╭──
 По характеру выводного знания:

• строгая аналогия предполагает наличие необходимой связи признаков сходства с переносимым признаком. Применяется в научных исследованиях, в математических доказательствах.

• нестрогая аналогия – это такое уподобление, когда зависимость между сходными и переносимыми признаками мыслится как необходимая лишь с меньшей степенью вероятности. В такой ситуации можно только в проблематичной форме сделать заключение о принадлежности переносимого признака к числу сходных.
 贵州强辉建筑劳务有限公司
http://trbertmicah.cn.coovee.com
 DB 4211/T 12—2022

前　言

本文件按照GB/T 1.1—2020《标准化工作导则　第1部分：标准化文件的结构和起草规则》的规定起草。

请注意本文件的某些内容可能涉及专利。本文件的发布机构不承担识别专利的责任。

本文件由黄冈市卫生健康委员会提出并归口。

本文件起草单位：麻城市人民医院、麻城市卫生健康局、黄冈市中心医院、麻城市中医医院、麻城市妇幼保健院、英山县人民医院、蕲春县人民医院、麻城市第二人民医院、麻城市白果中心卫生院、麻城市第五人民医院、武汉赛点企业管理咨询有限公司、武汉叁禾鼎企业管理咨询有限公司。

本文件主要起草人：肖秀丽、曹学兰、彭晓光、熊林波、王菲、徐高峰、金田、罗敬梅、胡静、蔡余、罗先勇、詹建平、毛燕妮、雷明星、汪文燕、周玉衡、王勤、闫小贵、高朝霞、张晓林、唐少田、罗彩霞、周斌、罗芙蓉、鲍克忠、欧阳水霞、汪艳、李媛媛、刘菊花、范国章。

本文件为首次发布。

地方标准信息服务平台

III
╰──
**Work instruction:**
Lines after the one containing "в математических доказательствах." are not part of the task. Output the entries exactly from their first line through that one.

**Problem solution:**
 По характеру выводного знания:

• строгая аналогия предполагает наличие необходимой связи признаков сходства с переносимым признаком. Применяется в научных исследованиях, в математических доказательствах.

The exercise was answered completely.